Swedish Foreign Minister Jan Eliasson criticised Israel’s actions in Gaza and Lebanon.
“They (Israel’s actions) are disproportionate because they have such serious consequences for the civilian population,” Eliasson told journalists on Thursday.
Eliasson acknowledged Israel’s right to defend itself but said he was “deeply critical” of Israel’s thrust into Lebanese territory.
“It is essential to remind Israel the Middle East is a powder-keg,” Eliasson added.
Denmark also condemned the violence in the region.
“The situation in the Middle East is already tense and this escalation can only hamper the chances of a peaceful resolution (to the conflict in the region),” Danish Foreign Minister Per Stig Möller said in a statement.
The Scandinavian country also appealed to Israel to avoid an escalation in violence.
“Israel has the right to defend itself, but also has an obligation to avoid the use of disproportionate force,” the statement added.
“It is essential the international community says very clearly to the parties involved in the conflict that military action is unacceptable and that lasting solutions will only be reached through negotiation,” it said.
The United Nations Security Council, on which Denmark has held a non-permanent seat since January 2005, is set to discuss the Middle East crisis this week.
Norway, the broker of the now defunct Oslo peace accords for the Middle East, condemned the Hezbollah action and Israel’s response.

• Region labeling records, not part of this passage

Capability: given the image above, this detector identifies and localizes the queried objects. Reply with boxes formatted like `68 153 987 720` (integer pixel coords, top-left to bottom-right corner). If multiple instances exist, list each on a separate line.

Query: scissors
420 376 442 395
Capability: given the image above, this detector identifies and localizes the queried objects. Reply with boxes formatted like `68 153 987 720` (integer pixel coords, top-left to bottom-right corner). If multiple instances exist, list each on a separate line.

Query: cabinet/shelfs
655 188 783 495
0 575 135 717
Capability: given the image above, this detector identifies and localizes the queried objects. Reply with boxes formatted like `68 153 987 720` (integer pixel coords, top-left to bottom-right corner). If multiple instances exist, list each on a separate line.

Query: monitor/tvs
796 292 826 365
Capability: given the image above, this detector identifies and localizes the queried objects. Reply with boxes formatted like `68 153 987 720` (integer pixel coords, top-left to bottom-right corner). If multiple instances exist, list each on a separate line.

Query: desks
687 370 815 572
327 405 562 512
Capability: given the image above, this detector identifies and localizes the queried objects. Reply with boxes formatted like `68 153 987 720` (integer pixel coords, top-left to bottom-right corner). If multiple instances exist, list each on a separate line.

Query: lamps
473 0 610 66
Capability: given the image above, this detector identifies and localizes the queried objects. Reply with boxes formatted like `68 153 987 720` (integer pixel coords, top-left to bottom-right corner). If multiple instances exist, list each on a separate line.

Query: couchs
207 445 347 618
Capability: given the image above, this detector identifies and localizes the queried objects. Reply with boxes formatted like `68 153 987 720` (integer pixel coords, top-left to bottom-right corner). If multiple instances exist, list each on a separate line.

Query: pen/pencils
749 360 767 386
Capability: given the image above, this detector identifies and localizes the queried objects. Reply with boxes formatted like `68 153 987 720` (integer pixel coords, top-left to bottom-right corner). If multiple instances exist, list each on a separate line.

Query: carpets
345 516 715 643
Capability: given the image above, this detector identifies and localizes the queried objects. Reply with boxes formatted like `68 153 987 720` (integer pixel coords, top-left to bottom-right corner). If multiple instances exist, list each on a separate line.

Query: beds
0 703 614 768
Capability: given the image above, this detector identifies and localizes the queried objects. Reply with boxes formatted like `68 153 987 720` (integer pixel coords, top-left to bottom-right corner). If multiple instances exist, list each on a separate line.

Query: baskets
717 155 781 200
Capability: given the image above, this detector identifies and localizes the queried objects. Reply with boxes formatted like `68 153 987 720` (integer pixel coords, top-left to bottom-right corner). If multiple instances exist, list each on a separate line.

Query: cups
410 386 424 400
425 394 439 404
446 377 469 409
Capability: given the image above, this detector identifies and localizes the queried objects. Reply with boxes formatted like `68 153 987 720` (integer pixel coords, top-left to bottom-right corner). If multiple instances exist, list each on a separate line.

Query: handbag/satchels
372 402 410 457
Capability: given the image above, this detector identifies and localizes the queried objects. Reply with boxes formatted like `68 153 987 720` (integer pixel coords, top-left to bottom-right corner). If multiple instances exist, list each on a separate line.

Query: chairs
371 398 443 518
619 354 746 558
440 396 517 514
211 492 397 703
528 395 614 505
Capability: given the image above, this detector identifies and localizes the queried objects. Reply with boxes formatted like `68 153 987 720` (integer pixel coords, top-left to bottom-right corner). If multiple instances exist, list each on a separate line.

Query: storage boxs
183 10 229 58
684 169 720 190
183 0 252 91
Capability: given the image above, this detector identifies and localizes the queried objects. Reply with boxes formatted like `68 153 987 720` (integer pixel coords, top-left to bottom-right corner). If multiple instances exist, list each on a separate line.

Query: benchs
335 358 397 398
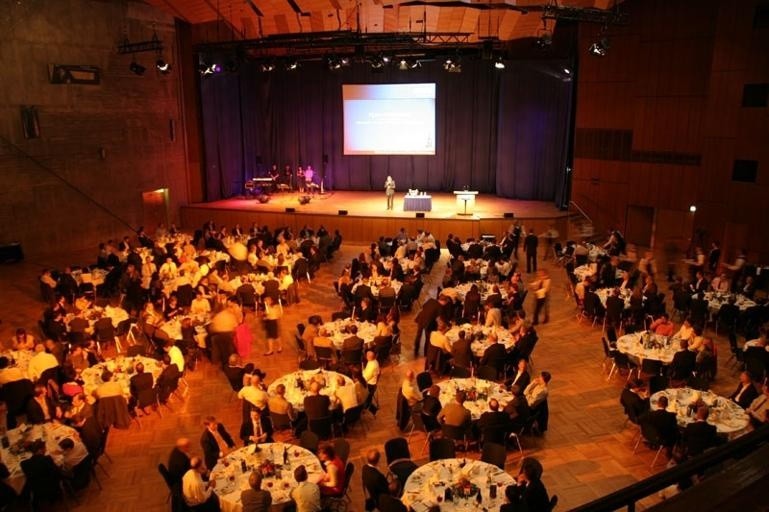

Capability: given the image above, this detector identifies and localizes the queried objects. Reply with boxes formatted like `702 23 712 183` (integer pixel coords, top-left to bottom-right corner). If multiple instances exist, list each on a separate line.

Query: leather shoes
263 351 272 356
466 444 478 452
276 347 282 353
642 441 656 450
454 445 463 451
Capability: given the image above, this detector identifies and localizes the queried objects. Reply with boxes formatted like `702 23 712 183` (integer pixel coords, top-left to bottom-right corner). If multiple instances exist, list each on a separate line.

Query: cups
739 299 744 305
478 392 487 401
497 481 502 487
1 437 10 448
687 406 694 417
712 408 720 417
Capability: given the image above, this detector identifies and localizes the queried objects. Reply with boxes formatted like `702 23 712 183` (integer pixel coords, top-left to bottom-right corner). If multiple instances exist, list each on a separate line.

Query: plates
410 500 428 512
727 422 741 427
218 485 234 495
407 482 420 493
212 471 226 479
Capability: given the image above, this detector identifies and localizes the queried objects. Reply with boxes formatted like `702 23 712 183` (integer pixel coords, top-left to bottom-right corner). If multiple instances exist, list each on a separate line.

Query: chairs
563 237 768 333
1 298 211 430
257 356 378 442
371 451 557 511
408 373 526 460
601 314 716 391
159 422 355 511
295 304 399 379
39 217 341 307
726 338 769 386
336 224 522 329
424 314 516 379
622 375 750 473
1 410 113 512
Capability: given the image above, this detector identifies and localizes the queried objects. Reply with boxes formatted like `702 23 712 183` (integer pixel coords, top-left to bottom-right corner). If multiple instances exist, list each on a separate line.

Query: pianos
252 178 273 186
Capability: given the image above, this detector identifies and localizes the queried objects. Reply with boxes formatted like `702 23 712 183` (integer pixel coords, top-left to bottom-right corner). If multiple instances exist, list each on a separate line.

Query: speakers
339 210 347 214
504 212 514 217
286 208 295 212
416 213 424 217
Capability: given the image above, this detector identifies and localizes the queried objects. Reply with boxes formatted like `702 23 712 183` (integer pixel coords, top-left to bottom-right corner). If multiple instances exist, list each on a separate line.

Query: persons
297 165 305 193
283 165 292 193
305 166 314 194
268 164 279 191
384 176 395 210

“Norway condemns the Hezbollah attacks against Israel and the abduction of the two soldiers. We demand their immediate release,” Norwegian Foreign Minister Jonas Gahr Stoere said in a statement.
“We also condemn Israeli attacks on Lebanon, including the bombing of Beirut airport and the naval blockade of Lebanon,” he added.
Sweden, Denmark and Norway have all urged their citizens to avoid travelling to Lebanon.
The Swedish foreign ministry was on Thursday night saying that there were no plans to evacuate the estimated 2,000 Swedish citizens in Lebanon, but spokeswoman Miriam Mannbro said that Swedish officials werekeeping the situation under review together with representatives of other EU countries.